顔写真第16回「消化器疾患シリーズ 〜最近の癌治療〜」

水島協同病院 消化器医長
山口 義生

 消化器関係の疾患で、命を奪う原因の多くは、癌といえます。最近胃癌は減少傾向にあり、大腸癌は増加、C型肝炎に連なる肝癌は増加しています。従来は、外科がほとんど全部行っていた事を、最近内科でやれるようになりました。胃癌では、粘膜内に存在し、癌細胞の性質がおとなしく、病変の中に潰瘍がなければ内視鏡で切除できます。まだこの数は数%ですが、患者さん全員が一年に一回必ず内視鏡検査を受ければ半数近く内視鏡切除が可能です。また大腸癌の治療に関して内視鏡検査は有効性で、ポリープとして内視鏡切除したものの中に、癌細胞が含まれ手術せずに済んだものも十例以上あります。またかなり進行した大腸癌でも再発しないものもあり、この検査は全国的にもますます需要が増えています。五十代の働き盛りの男性に多く、七十代からの高齢者の女性にも増えています。当院では昨年より意識下鎮静法で苦痛のない内視鏡検査に取り組み、数もかなり増えています。胃・大腸内視鏡は、今後集団検診で一年に一回行われる時代がきっと来るでしょう。また2010年まで増え続ける肝癌、以前は半年から一年しかもたないとされた頃がありましたが、PEIT(エタノール注刀方)や肝動脈閉塞術、さらに新しいマイクロ凝固療法、ラジオ派治療、カテーテルを留置した持続的な抗癌剤治療で五年以上御存命される方が増えています。

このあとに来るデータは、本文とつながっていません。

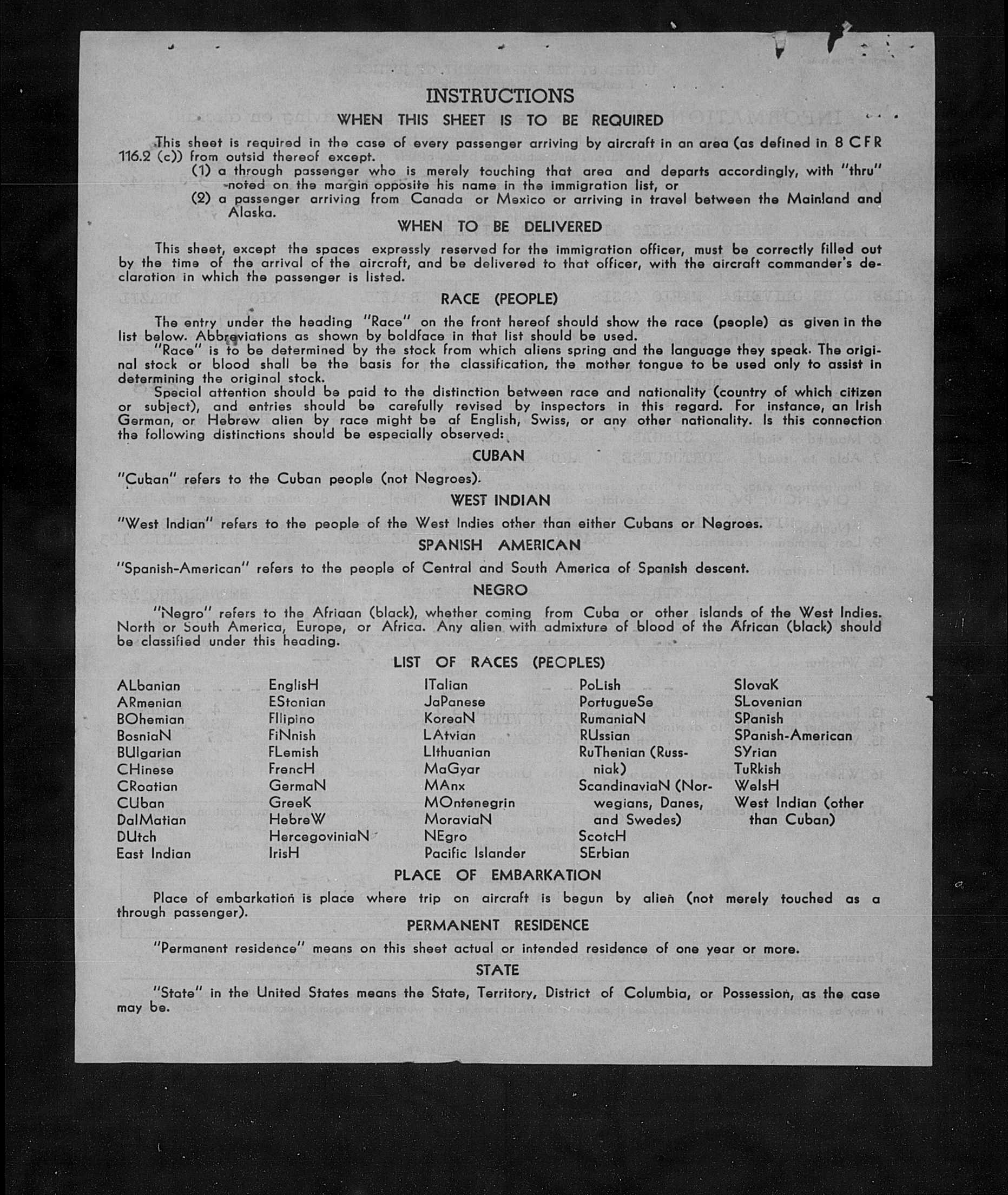 INSTRUCTIONS

WHEN THIS SHEET IS TO BE REQUIRED

This sheet is required in the case of every passenger arriving by aircraft in an area (as defined in 8 CFR 116.2 (c)) from outsid thereof except.

(1) a through passenger who is merely touching that area and departs accordingly, with "thru" noted on the margin opposite his name in the immigration list, or

(2) a passenger arriving from Canada or Mexico or arriving in travel between the Mainland and Alaska.

WHEN TO BE DELIVERED

This sheet, except the spaces expressly reserved for the immigration officer, must be correctly filled out by the time of the arrival of the aircraft, and be delivered to that officer, with the aircraft commander's declaration in which the passenger is listed.

RACE (PEOPLE)

The entry under the heading "Race" on the front hereof should show the race (people) as given in the list below. Abbreviations as shown by boldface in that list should be used.

"Race" is to be determined by the stock from which aliens spring and the language they speak. The original stock or blood shall be the basis for the classification, the mother tongue to be used only to assist in determining the original stock.

Special attention should be paid to the distinction between race and nationality (country of which citizen or subject), and entries should be carefully revised by inspectors in this regard. For instance, an Irish German, or Hebrew alien by race might be af English, Swiss, or any other nationality. Is this connection the following distinctions should be especially observed:

CUBAN

"Cuban" refers to the Cuban people (not Negroes).

WEST INDIAN

"West Indian" refers to the people of the West Indies other than either Cubans or Negroes.

SPANISH AMERICAN

"Spanish-American" refers to the people of Central and South America of Spanish descent.

NEGRO

"Negro" refers to the Afriaan (black), whether coming from Cuba or other islands of the West Indies. North or South America, Europe, or Africa. Any alien with admixture of blood of the African (black) should be classified under this heading.

LIST OF RACES (PEOPLES)

ALbanian
ARmenian
BOhemian
BosniaN
BUlgarian
CHinese
CRoatian
CUban
DalMatian
DUtch
East Indian

EnglisH
EStonian
FIlipino
FiNnish
FLemish
FrencH
GermaN
GreeK
HebreW
HercegoviniaN
IrisH

ITalian
JaPanese
KoreaN
LAtvian
LIthuanian
MaGyar
MAnx
MOntenegrin
MoraviaN
NEgro
Pacific Islander

PoLish
PortugueSe
RumaniaN
RUssian
RuThenian (Russniak)
ScandinaviaN (Norwegians, Danes, and Swedes)
ScotcH
SErbian

SlovaK
SLovenian
SPanish
SPanish-American
SYrian
TuRkish
WelsH
West Indian (other than Cuban)

PLACE OF EMBARKATION

Place of embarkation is place where trip on aircraft is begun by alien (not merely touched as a through passenger).

PERMANENT RESIDENCE

"Permanent residence" means on this sheet actual or intended residence of one year or more.

STATE

"State" in the United States means the State, Territory, District of Columbia, or Possession, as the case may be.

何よりもウィルス肝炎患者さんのエコー検査の厳重な実施で早期発見されることが大きいように思われます。治療の器具や扱術も新しいものが次々にあらわれて外科の先生方との協力によって高い治療効果が期待されます。このように早期発見・早期治療である程度、撲滅可能な癌もありますが、肝臓・胆嚢癌・食道癌などは、現代医学のトップレベルをもってしても、早期発見、根治性の高い治療というところまではまだ至っておりません。新型CT、MRI、超音波内視鏡、膵管鏡など開発されていますが、大きな問題です。しかし、これらの癌に対する治療も発達しましたが、発癌食品の除去、活性酸素、免疫と発癌などの医学的研究も進み、日常の食事、生活面でも当院の外来、病棟でもその正しい考え方を、医師を中心にして皆様方にお伝えしていきたいと考えております。